She pulled the spool of survival cord from inside the rucksack and wove herself a sling between the remaining two cables. Once she had herself tied in, she bent and used another tool to pry the cable anchor loose from the top of the escape pod.
The parachute yanked her suddenly upward as the escape pod plunged away beneath her. Raena concentrated on relaxing, letting the wind bear her away. The pursuers would be after her soon enough. They’d be moving faster than windspeed or gravity.
The escape pod clanged down the rock behind her. Only then did she realize how quiet the desert was. The only other sound she heard was the rush of wind in her ears.
Ahead of her rose a mountainous stone mesa cut by a maze of narrow fissures. Raena steered the parachute by shifting her weight. She aimed herself toward the uplands. There might be wildlife there, but she would have more cover than on the bare rock below.
Twilight drew on faster now. No lights glowed anywhere below her, but off in the distance behind her, she could see Kai City reflected against the clouds. It was a hundred kilometers or more distant, too far to hope for help.
One of the skiffs rose from the escape pod it had been investigating.
Raena stopped lying stiff and flat, facing into the wind. She forced her body downward, spread-eagled to catch as much wind as possible. It slowed her somewhat, so that when the updraft rose from the base of the mesa, she steered herself over the mesa top. Then she clenched her teeth, grabbed the cradle of rope, and sawed the survival tool through it.
The wind tore the parachute away. It grew smaller as it flapped off.
And a helmet, she thought. Wish I had gloves and a helmet.
Raena tucked into the fall, but the pack on her back made landing awkward. She lost a layer of skin on one leg. At least she managed not to break anything.
Before she could uncurl herself, a turbo skiff whizzed beyond her, chasing the parachute.
She hadn’t much time. Growling at herself to move, Raena got to her feet. She limped over to the nearest crevasse and slipped over its edge, feeling for toeholds as she went.
The sky grew darker by the moment. Dark was good. She could work in the darkness.
Raena struggled to keep her mind focused on the climb, wedging her fingers into the rock, keeping her body relaxed, evening out her breathing.

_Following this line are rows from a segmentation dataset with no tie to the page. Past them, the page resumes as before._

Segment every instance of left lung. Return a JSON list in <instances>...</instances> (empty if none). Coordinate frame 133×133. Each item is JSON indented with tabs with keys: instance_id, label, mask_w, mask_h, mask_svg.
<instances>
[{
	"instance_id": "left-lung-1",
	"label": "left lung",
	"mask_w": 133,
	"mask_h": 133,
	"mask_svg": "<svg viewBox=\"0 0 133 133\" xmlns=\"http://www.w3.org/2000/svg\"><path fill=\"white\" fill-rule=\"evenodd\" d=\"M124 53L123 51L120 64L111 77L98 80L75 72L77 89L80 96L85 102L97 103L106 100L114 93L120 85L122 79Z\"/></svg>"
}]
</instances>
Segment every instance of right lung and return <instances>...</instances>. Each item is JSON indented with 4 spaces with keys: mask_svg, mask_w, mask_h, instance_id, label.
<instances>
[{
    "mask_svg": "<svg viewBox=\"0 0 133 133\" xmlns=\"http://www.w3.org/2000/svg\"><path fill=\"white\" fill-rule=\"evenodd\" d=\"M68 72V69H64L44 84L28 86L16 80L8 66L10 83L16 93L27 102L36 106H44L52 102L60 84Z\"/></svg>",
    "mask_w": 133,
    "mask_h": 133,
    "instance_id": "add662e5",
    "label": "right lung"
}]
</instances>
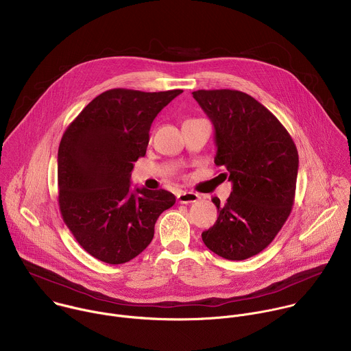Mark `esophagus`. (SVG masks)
Segmentation results:
<instances>
[{
	"label": "esophagus",
	"instance_id": "esophagus-1",
	"mask_svg": "<svg viewBox=\"0 0 351 351\" xmlns=\"http://www.w3.org/2000/svg\"><path fill=\"white\" fill-rule=\"evenodd\" d=\"M200 199V196L195 192H188V191H180L177 193V200L178 203H182V204H188V203H195Z\"/></svg>",
	"mask_w": 351,
	"mask_h": 351
}]
</instances>
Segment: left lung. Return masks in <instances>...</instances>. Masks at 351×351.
Instances as JSON below:
<instances>
[{
	"instance_id": "8db88e82",
	"label": "left lung",
	"mask_w": 351,
	"mask_h": 351,
	"mask_svg": "<svg viewBox=\"0 0 351 351\" xmlns=\"http://www.w3.org/2000/svg\"><path fill=\"white\" fill-rule=\"evenodd\" d=\"M215 130L214 163L225 169L232 192L202 239L217 255L243 261L265 250L291 214L298 151L280 121L247 93L230 89L192 93Z\"/></svg>"
}]
</instances>
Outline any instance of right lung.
<instances>
[{
    "mask_svg": "<svg viewBox=\"0 0 351 351\" xmlns=\"http://www.w3.org/2000/svg\"><path fill=\"white\" fill-rule=\"evenodd\" d=\"M181 89H111L93 99L64 132L58 154L59 206L80 245L121 265L154 239L159 215L176 203L165 189L130 191L134 162L144 156L156 115Z\"/></svg>",
    "mask_w": 351,
    "mask_h": 351,
    "instance_id": "1",
    "label": "right lung"
}]
</instances>
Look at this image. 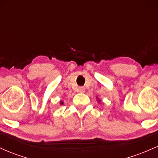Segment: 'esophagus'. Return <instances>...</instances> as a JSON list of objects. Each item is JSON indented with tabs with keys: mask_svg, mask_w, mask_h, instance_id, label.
Returning a JSON list of instances; mask_svg holds the SVG:
<instances>
[{
	"mask_svg": "<svg viewBox=\"0 0 158 158\" xmlns=\"http://www.w3.org/2000/svg\"><path fill=\"white\" fill-rule=\"evenodd\" d=\"M85 90V88L84 87H79V93H84Z\"/></svg>",
	"mask_w": 158,
	"mask_h": 158,
	"instance_id": "1",
	"label": "esophagus"
}]
</instances>
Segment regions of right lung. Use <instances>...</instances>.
Returning a JSON list of instances; mask_svg holds the SVG:
<instances>
[{
  "instance_id": "add662e5",
  "label": "right lung",
  "mask_w": 158,
  "mask_h": 158,
  "mask_svg": "<svg viewBox=\"0 0 158 158\" xmlns=\"http://www.w3.org/2000/svg\"><path fill=\"white\" fill-rule=\"evenodd\" d=\"M60 104H61V105H62V104H63V102H60Z\"/></svg>"
}]
</instances>
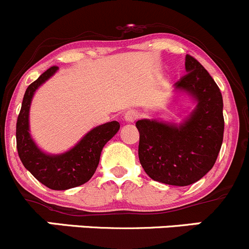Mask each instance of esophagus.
Listing matches in <instances>:
<instances>
[{
  "label": "esophagus",
  "mask_w": 249,
  "mask_h": 249,
  "mask_svg": "<svg viewBox=\"0 0 249 249\" xmlns=\"http://www.w3.org/2000/svg\"><path fill=\"white\" fill-rule=\"evenodd\" d=\"M137 118H139V112H136L135 109L126 110L124 114V119L126 123H134Z\"/></svg>",
  "instance_id": "esophagus-1"
}]
</instances>
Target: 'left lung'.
I'll return each instance as SVG.
<instances>
[{"mask_svg": "<svg viewBox=\"0 0 249 249\" xmlns=\"http://www.w3.org/2000/svg\"><path fill=\"white\" fill-rule=\"evenodd\" d=\"M187 74L175 84V92L187 95L194 109L180 123L141 119L139 158L152 179L185 187L201 179L214 165L224 134L223 97L205 67L185 56Z\"/></svg>", "mask_w": 249, "mask_h": 249, "instance_id": "1", "label": "left lung"}]
</instances>
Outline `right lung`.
<instances>
[{"label": "right lung", "mask_w": 249, "mask_h": 249, "mask_svg": "<svg viewBox=\"0 0 249 249\" xmlns=\"http://www.w3.org/2000/svg\"><path fill=\"white\" fill-rule=\"evenodd\" d=\"M59 67L47 70L27 87L17 122V148L20 160L37 180L53 190H66L87 183L99 165L102 148L119 131V123L99 125L67 152L49 154L37 145L30 134V107L35 92L54 76Z\"/></svg>", "instance_id": "add662e5"}]
</instances>
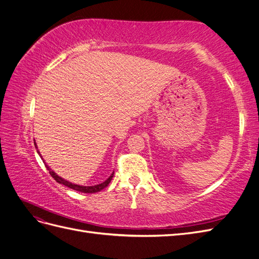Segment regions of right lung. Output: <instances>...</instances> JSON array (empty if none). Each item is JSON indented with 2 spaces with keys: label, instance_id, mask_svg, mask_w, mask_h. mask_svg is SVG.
Segmentation results:
<instances>
[{
  "label": "right lung",
  "instance_id": "add662e5",
  "mask_svg": "<svg viewBox=\"0 0 259 259\" xmlns=\"http://www.w3.org/2000/svg\"><path fill=\"white\" fill-rule=\"evenodd\" d=\"M34 145H35V148L37 149V146H36V144H35V142H34ZM37 151V153H38V155L41 156V159L43 160V162H44V159H43V156L41 155V153H40V151L38 150H36ZM44 164H45V166H46V168L49 169V171H50V174L52 175V177L56 180V182L58 183V184H61V185H65L66 187H68V188H71V189H73V190H76V191H80V192H84V193H95V192H98V191H100V190H103L104 188H106L108 185H109V183L111 182L112 180V177H113V174H114V171H112V174L109 176L104 183H100V184H98V185H94V186H80V185H76V184H73V183H71V182H68V180H66V179H64L62 177H60V176H58L56 173H55V171L48 165V164H46L45 162H44Z\"/></svg>",
  "mask_w": 259,
  "mask_h": 259
}]
</instances>
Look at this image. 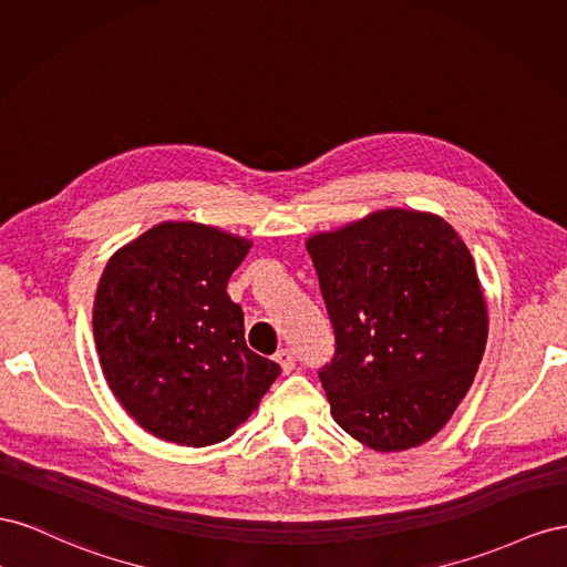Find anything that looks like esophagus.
I'll use <instances>...</instances> for the list:
<instances>
[{"instance_id": "obj_1", "label": "esophagus", "mask_w": 567, "mask_h": 567, "mask_svg": "<svg viewBox=\"0 0 567 567\" xmlns=\"http://www.w3.org/2000/svg\"><path fill=\"white\" fill-rule=\"evenodd\" d=\"M275 361H278L282 365L285 373H292L295 370V351L292 349H280L278 353H275Z\"/></svg>"}]
</instances>
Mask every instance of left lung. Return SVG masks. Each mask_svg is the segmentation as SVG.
I'll list each match as a JSON object with an SVG mask.
<instances>
[{"instance_id": "8db88e82", "label": "left lung", "mask_w": 567, "mask_h": 567, "mask_svg": "<svg viewBox=\"0 0 567 567\" xmlns=\"http://www.w3.org/2000/svg\"><path fill=\"white\" fill-rule=\"evenodd\" d=\"M334 330L332 417L375 451L420 446L471 390L487 344L475 261L451 225L384 208L306 241Z\"/></svg>"}]
</instances>
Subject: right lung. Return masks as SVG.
I'll return each mask as SVG.
<instances>
[{"instance_id":"right-lung-1","label":"right lung","mask_w":567,"mask_h":567,"mask_svg":"<svg viewBox=\"0 0 567 567\" xmlns=\"http://www.w3.org/2000/svg\"><path fill=\"white\" fill-rule=\"evenodd\" d=\"M251 241L168 220L109 258L92 328L121 406L158 440L208 446L258 409L280 365L254 353L228 280Z\"/></svg>"}]
</instances>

She hadn’t gone far before her mind wandered again. The rock face was still hot from the daytime. It didn’t burn her, but it hinted at how warm the desert would get, come morning.
Not only did she lack shoes, but she’d left her gargoyle goggles on Lautan. She remembered how bright the light had been last time she’d been on Kai. Crossing the desert in daylight was likely to burn her eyes right out of her head.

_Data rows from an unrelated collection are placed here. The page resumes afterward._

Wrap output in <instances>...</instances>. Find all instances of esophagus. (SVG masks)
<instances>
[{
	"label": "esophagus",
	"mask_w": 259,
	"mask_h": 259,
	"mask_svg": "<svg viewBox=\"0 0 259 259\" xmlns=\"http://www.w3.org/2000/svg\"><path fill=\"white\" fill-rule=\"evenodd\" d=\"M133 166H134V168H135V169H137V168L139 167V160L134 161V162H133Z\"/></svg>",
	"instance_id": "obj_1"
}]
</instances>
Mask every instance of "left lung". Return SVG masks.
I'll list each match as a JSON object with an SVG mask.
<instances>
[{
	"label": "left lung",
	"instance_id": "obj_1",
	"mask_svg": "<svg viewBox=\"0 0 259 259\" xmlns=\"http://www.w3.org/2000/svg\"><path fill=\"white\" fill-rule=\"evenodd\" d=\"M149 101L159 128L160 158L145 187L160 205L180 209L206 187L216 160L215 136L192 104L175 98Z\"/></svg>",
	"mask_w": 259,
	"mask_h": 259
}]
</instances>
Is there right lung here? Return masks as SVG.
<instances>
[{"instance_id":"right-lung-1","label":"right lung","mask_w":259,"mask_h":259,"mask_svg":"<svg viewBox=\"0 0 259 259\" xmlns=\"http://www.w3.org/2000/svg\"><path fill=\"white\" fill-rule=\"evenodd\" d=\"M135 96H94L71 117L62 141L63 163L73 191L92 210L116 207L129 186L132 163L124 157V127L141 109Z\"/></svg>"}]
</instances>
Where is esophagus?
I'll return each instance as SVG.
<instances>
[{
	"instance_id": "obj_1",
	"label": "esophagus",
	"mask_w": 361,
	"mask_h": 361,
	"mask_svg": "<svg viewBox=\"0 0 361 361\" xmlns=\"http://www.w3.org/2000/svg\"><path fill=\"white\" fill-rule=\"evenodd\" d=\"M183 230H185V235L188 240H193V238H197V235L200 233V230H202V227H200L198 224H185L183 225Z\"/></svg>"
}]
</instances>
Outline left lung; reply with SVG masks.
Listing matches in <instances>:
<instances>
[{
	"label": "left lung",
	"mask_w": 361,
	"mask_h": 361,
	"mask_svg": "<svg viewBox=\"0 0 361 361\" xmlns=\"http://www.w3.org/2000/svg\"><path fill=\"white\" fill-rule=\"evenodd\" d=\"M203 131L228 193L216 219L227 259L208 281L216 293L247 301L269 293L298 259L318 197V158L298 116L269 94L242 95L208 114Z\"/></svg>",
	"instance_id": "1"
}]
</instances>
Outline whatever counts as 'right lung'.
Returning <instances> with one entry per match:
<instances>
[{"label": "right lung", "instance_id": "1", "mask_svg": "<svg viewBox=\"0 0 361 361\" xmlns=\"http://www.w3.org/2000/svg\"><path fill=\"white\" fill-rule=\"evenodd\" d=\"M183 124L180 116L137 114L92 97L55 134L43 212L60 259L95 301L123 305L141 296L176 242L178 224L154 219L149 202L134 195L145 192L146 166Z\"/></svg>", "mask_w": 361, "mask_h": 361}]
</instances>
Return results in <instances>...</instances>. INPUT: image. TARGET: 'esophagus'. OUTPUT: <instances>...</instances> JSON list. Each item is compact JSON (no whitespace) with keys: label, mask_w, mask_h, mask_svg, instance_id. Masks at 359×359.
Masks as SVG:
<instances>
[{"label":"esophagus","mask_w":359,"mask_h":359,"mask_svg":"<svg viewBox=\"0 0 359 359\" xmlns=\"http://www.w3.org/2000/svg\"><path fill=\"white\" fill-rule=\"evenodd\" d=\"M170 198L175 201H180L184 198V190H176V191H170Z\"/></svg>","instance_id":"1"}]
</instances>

Focus, she ordered herself. She’d lost track of how far down the canyon face she’d come. It jolted her when she put her foot down on a boulder just above the canyon floor.

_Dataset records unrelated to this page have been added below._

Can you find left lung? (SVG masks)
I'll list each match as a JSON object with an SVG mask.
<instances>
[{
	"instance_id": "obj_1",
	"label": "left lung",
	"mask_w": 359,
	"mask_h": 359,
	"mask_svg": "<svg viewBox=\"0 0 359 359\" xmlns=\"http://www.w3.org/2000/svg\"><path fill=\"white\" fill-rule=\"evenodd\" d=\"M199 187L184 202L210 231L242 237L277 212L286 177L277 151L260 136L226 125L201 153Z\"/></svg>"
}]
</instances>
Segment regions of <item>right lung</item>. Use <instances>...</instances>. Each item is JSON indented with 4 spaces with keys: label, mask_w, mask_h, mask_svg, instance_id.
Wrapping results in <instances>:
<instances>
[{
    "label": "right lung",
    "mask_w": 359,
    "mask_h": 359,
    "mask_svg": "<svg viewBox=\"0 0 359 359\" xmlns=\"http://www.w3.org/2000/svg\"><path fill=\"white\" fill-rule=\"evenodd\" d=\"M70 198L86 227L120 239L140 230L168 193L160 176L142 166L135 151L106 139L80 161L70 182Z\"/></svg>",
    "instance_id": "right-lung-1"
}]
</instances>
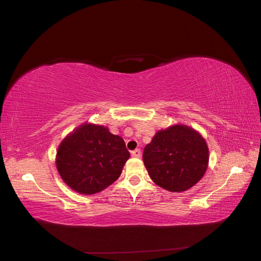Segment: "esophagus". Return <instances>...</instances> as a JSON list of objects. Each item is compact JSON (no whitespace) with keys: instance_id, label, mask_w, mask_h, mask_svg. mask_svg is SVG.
<instances>
[{"instance_id":"obj_1","label":"esophagus","mask_w":261,"mask_h":261,"mask_svg":"<svg viewBox=\"0 0 261 261\" xmlns=\"http://www.w3.org/2000/svg\"><path fill=\"white\" fill-rule=\"evenodd\" d=\"M132 156H134V158H140L141 156L140 150L139 149H135V150H134V151H132Z\"/></svg>"}]
</instances>
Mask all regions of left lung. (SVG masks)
Segmentation results:
<instances>
[{"label": "left lung", "mask_w": 261, "mask_h": 261, "mask_svg": "<svg viewBox=\"0 0 261 261\" xmlns=\"http://www.w3.org/2000/svg\"><path fill=\"white\" fill-rule=\"evenodd\" d=\"M144 164L154 183L180 193L202 178L208 168L209 149L200 134L177 124L155 133L143 153Z\"/></svg>", "instance_id": "1"}]
</instances>
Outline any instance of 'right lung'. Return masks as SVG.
<instances>
[{"label": "right lung", "mask_w": 261, "mask_h": 261, "mask_svg": "<svg viewBox=\"0 0 261 261\" xmlns=\"http://www.w3.org/2000/svg\"><path fill=\"white\" fill-rule=\"evenodd\" d=\"M128 158L122 137L102 125L84 123L62 140L55 164L73 191L93 195L120 177Z\"/></svg>", "instance_id": "obj_1"}]
</instances>
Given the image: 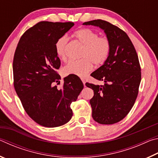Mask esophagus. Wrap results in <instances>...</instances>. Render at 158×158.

Searchlights caressed the top of the mesa overhead. One or more of the skiffs had come to look for her.
Raena hopped down off the boulder to the canyon’s floor. Then she darted into the darkness.
A channel ran straight down the middle of the serpentine canyon, clearly engineered rather than natural. Raena wondered if there used to be irrigation ditches on the surface of Kai. Maybe she could still find water. That would become important in a day or two, when she finished the water in her pack.
Without warning, the crevasse spat her out into a courtyard barely visible in the twilight. The ornate facades of a handful of buildings faced the courtyard. Bihn told her there were Templar ghost towns on Kai. It seemed that she had discovered one.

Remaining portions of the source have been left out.